"Toute passion abolie", voilà un titre qui ne peut que séduire le lecteur cherchant à se plonger dans un roman sensible et réflexif. Son auteure Vita Sackville-West est une figure littéraire de l'Angleterre de la première moitié du XXème siècle, poéte et romancière, qui inspira à Virginia Woolf une passion amoureuse et son "Orlando".
Comment un récit qui est consacré aux derniers mois d'une vieille Milady anglaise, veuve et refugiée dans une villa de Province, peut-il se révéler aussi passionnant? Justement parce qu'il offre un point de vue sur l'existence marqué par le détachement et la félicité du sage épicurien de Lucrèce ( Suave est mari magno..."). Repliée sur les hauteurs d'une solitude apaisée et méditative, Lady Slane contemple sa vie plus ou moins ratée, jouit des derniers éclats d'un présent simplifié et recompose son destin avec une lucidité sereine à l'égard de tout.
"Et qu'avait-elle été exactement? se demanda la très vieille dame se souvenant de la jeune fille d'autrefois.

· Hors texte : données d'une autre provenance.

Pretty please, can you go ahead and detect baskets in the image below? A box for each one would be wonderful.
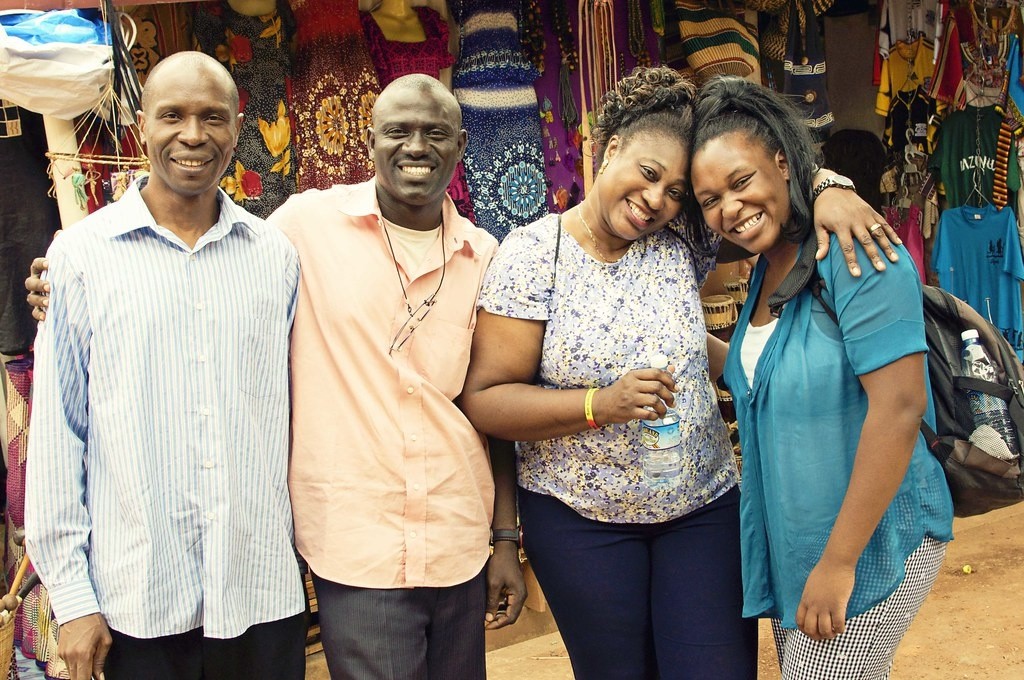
[0,618,15,680]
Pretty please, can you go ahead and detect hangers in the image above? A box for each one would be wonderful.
[899,24,999,210]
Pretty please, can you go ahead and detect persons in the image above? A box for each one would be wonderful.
[26,73,528,680]
[690,79,953,680]
[458,66,902,680]
[28,51,301,680]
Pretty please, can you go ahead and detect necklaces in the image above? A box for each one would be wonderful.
[578,201,621,262]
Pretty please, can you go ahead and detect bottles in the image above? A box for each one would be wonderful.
[640,354,682,491]
[960,329,1022,460]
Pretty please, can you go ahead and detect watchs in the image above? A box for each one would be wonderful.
[813,175,857,201]
[490,524,524,549]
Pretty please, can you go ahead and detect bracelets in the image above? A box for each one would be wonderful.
[585,388,604,431]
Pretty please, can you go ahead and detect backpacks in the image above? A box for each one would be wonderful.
[768,227,1024,518]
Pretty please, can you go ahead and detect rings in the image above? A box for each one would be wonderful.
[869,223,883,233]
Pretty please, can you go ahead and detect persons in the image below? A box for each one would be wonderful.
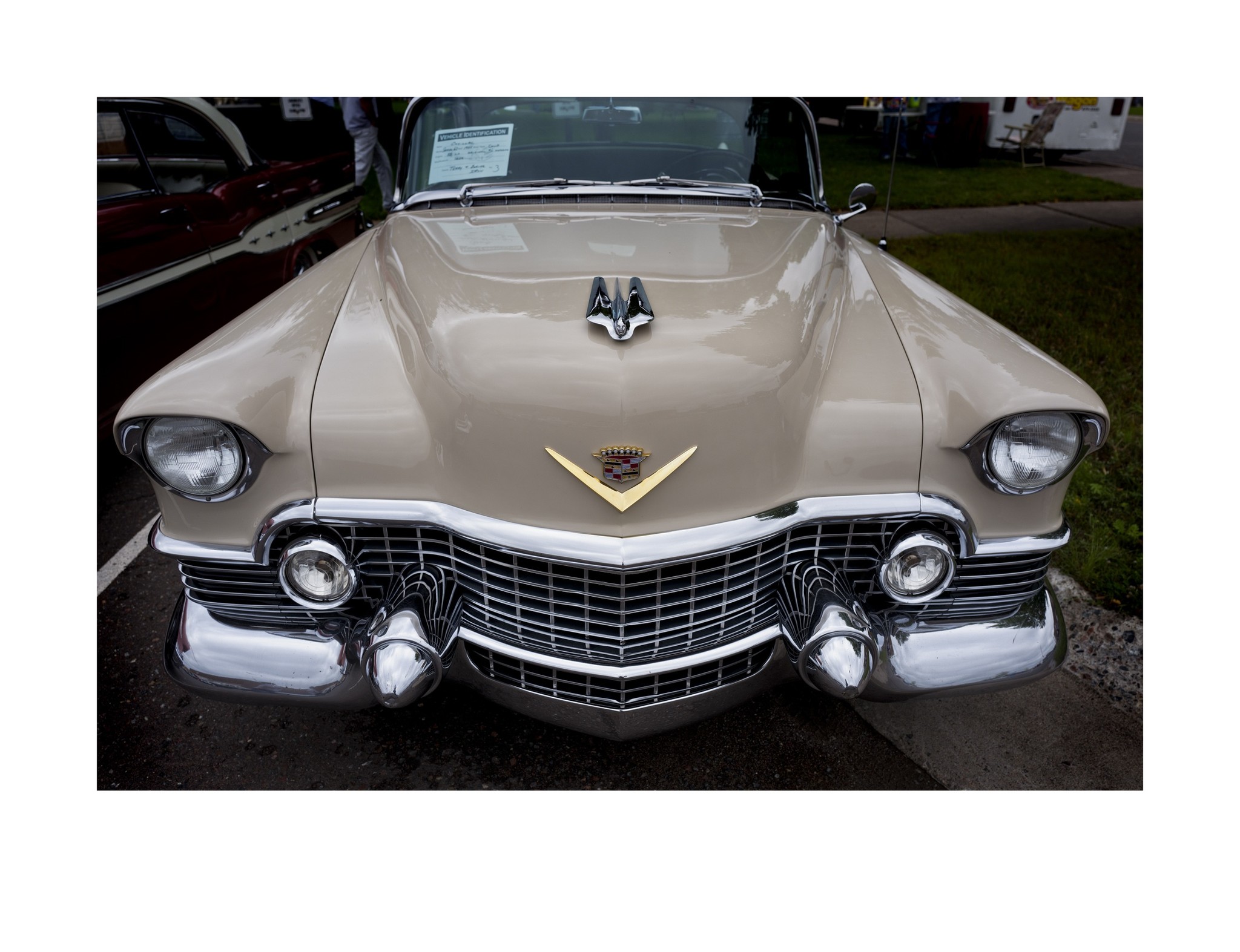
[339,97,393,210]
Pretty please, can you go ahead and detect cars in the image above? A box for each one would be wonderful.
[97,97,374,430]
[114,97,1109,741]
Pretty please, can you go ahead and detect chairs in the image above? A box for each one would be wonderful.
[996,101,1065,168]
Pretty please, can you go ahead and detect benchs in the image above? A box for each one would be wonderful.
[511,142,704,181]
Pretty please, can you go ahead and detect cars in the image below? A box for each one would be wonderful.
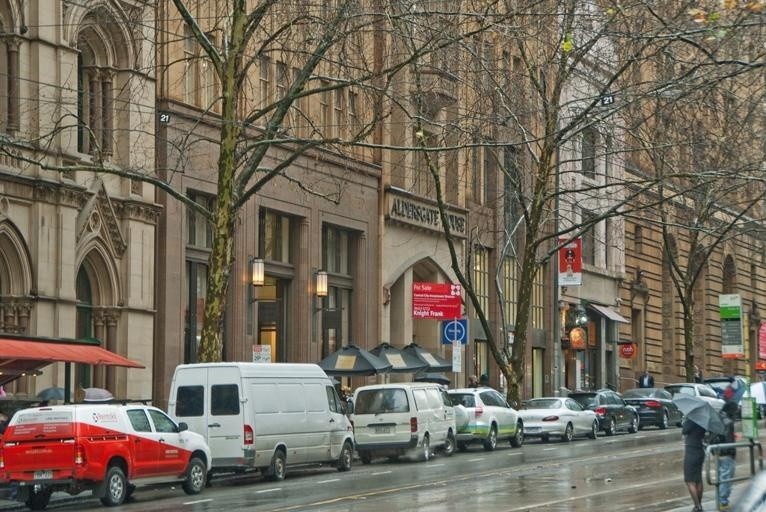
[625,375,766,430]
[518,395,600,442]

Cette rêverie était le plus doux, le plus nostalgique des passe-temps. Ce n'était pas mélancolique, non, c'était plutôt son dernier luxe, le luxe suprême, celui qu'elle avait attendu toute sa vie. Dans ce bref répit avant la mort, le temps était venu de se laisser aller totalement. Après tout elle n'avait rien d'autre à faire. Adossée à sa mort, elle pouvait enfin contempler sa vie. Et pendant ce temps-là, l'air vibrait du bruissement des abeilles."
Greta Garbo par Cecil BEATON
Le personnage secondaire M.Fitz Georges, est un vieux collectionneur excentrique et solitaire qui vient révéler à Lady Slane un secret du passé la concernant et lui lancer un dernier défi avant de disparaîte dans la nuit. Cette figure d'esthète et d'ermite farfelu, participe aussi de la belle réflexion de la romancière sur la place du Beau dans l'existence et sur les exigences, suivies ou non, des vocations artistiques.
"Il souhaitait vivement qu'on le laissât seul, à l'écart de la vie quotidienne, isolé dans son monde personnel, avec ses objets d'art comme seuls compagnons. C'était la forme que prenait sa spiritualité, le besoin de contemplation qui l'animait."
Ce roman est baigné d'une atmosphère crépusculaire et paisible qui doit être celle qu'on imagine trouver dans un jardin anglais à l'automne. Pas étonnant que Vita ait été une grande jardinière durant toute sa vie. Le jardinage et la littérature, deux passions anglaises jamais définitivement abolies.